Activity ▸ Copy the records from the first line through the line containing "What colour is", renaming every "CPI" as "consumer price index" and leaving everything else unchanged.

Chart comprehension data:
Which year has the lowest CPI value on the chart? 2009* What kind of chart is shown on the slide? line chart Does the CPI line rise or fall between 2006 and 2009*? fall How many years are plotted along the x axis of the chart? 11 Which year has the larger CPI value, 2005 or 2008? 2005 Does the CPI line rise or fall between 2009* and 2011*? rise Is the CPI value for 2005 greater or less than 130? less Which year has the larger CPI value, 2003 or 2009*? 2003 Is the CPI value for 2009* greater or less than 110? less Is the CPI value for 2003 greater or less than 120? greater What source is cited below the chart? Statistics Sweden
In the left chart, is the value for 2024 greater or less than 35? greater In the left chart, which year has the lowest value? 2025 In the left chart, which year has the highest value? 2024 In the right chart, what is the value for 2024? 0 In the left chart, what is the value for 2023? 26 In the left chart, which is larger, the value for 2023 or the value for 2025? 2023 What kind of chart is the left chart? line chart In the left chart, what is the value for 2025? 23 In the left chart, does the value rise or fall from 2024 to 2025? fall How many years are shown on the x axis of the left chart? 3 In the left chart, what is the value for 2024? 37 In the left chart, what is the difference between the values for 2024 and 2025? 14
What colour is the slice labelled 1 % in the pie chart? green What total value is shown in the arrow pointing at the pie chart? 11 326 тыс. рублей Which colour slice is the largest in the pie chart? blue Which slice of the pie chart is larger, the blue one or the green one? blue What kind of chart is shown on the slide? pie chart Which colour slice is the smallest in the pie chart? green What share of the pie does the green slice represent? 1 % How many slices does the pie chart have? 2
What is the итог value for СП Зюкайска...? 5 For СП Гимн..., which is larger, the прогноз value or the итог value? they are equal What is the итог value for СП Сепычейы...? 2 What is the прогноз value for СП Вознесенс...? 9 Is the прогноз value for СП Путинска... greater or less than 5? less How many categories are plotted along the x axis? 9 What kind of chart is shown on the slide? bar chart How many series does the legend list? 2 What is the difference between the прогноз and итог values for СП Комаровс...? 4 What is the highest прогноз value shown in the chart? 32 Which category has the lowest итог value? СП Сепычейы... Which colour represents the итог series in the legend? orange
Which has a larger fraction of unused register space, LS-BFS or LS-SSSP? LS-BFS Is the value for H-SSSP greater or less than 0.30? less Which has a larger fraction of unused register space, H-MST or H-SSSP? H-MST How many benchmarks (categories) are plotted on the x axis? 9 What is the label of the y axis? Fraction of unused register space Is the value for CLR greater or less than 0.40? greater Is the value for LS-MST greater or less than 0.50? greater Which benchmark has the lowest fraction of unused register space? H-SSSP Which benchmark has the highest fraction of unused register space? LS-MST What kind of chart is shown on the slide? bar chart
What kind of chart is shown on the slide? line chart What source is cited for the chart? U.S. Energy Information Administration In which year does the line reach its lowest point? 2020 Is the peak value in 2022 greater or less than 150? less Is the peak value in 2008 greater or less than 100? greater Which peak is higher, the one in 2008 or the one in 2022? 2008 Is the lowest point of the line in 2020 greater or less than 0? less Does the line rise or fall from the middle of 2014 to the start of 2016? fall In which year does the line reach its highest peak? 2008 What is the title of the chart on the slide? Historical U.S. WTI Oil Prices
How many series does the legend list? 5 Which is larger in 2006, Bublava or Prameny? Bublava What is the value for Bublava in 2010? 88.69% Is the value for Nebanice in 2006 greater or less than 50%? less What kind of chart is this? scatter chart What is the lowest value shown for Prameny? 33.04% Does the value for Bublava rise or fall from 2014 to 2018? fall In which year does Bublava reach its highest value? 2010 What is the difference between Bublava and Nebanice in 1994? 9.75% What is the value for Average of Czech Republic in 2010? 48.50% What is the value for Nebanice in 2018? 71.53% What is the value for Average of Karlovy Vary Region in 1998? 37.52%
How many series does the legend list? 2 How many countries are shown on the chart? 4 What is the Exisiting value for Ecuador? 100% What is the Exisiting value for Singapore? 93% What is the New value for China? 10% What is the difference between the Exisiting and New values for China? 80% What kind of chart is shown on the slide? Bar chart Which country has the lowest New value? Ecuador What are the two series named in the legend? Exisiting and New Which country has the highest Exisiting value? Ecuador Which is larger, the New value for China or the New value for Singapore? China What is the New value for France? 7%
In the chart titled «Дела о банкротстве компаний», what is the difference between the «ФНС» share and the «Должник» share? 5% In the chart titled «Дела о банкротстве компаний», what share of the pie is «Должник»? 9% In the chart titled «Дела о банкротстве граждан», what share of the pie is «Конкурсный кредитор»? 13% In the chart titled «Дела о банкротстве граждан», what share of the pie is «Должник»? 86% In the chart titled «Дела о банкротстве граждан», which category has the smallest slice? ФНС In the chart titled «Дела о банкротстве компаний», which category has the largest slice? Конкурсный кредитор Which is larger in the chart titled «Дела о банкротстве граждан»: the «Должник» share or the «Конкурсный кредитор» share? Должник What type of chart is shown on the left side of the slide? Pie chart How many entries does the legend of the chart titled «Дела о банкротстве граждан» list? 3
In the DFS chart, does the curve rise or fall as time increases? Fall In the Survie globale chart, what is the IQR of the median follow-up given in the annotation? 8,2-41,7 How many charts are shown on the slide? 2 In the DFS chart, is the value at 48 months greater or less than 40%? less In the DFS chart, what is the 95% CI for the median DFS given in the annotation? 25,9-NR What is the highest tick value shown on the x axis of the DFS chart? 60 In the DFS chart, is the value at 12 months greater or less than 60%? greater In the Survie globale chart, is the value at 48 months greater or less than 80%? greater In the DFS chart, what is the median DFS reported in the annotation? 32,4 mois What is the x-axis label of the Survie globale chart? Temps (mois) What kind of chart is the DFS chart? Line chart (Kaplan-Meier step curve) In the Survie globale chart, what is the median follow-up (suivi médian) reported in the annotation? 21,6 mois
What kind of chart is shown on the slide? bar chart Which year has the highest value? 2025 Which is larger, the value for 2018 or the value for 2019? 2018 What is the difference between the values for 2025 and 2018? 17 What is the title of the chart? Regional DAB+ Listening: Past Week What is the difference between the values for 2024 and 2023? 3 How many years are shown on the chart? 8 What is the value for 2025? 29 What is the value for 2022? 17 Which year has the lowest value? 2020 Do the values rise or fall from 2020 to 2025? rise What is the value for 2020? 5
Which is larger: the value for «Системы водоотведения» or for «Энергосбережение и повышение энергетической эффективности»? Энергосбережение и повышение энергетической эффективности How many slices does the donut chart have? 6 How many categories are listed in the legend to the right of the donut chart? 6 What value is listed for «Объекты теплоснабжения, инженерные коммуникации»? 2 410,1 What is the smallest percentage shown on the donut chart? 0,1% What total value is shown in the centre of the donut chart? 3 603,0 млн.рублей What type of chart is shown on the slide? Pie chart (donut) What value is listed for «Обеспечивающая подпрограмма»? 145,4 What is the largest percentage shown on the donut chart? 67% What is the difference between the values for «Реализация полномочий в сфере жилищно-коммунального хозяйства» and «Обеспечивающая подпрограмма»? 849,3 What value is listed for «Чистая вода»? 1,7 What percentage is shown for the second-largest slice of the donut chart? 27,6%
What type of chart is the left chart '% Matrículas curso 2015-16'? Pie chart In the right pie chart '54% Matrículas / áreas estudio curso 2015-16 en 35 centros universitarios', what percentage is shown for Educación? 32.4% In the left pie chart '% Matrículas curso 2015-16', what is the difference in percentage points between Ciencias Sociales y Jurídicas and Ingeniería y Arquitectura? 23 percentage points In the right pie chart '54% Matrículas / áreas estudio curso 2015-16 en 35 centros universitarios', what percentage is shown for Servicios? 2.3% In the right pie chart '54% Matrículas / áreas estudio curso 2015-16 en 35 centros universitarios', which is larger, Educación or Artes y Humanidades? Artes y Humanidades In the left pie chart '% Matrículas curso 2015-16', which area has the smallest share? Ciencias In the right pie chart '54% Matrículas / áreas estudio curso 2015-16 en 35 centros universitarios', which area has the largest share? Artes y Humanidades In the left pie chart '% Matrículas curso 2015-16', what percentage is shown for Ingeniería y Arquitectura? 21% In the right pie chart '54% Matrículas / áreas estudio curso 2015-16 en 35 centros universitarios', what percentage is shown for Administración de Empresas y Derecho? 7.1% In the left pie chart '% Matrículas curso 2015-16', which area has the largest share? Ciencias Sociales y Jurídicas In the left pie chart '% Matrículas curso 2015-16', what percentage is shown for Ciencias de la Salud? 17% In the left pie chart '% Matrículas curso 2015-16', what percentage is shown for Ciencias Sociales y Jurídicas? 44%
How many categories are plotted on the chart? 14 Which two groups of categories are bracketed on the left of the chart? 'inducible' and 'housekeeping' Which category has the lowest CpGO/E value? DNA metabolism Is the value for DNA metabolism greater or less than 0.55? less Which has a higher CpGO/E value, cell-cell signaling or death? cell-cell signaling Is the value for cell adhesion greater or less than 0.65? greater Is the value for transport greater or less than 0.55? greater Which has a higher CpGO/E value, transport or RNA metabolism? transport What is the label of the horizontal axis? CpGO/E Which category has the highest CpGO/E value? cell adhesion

The answer ▸
Which year has the lowest consumer price index value on the chart? 2009* What kind of chart is shown on the slide? line chart Does the consumer price index line rise or fall between 2006 and 2009*? fall How many years are plotted along the x axis of the chart? 11 Which year has the larger consumer price index value, 2005 or 2008? 2005 Does the consumer price index line rise or fall between 2009* and 2011*? rise Is the consumer price index value for 2005 greater or less than 130? less Which year has the larger consumer price index value, 2003 or 2009*? 2003 Is the consumer price index value for 2009* greater or less than 110? less Is the consumer price index value for 2003 greater or less than 120? greater What source is cited below the chart? Statistics Sweden
In the left chart, is the value for 2024 greater or less than 35? greater In the left chart, which year has the lowest value? 2025 In the left chart, which year has the highest value? 2024 In the right chart, what is the value for 2024? 0 In the left chart, what is the value for 2023? 26 In the left chart, which is larger, the value for 2023 or the value for 2025? 2023 What kind of chart is the left chart? line chart In the left chart, what is the value for 2025? 23 In the left chart, does the value rise or fall from 2024 to 2025? fall How many years are shown on the x axis of the left chart? 3 In the left chart, what is the value for 2024? 37 In the left chart, what is the difference between the values for 2024 and 2025? 14
What colour is the slice labelled 1 % in the pie chart? green What total value is shown in the arrow pointing at the pie chart? 11 326 тыс. рублей Which colour slice is the largest in the pie chart? blue Which slice of the pie chart is larger, the blue one or the green one? blue What kind of chart is shown on the slide? pie chart Which colour slice is the smallest in the pie chart? green What share of the pie does the green slice represent? 1 % How many slices does the pie chart have? 2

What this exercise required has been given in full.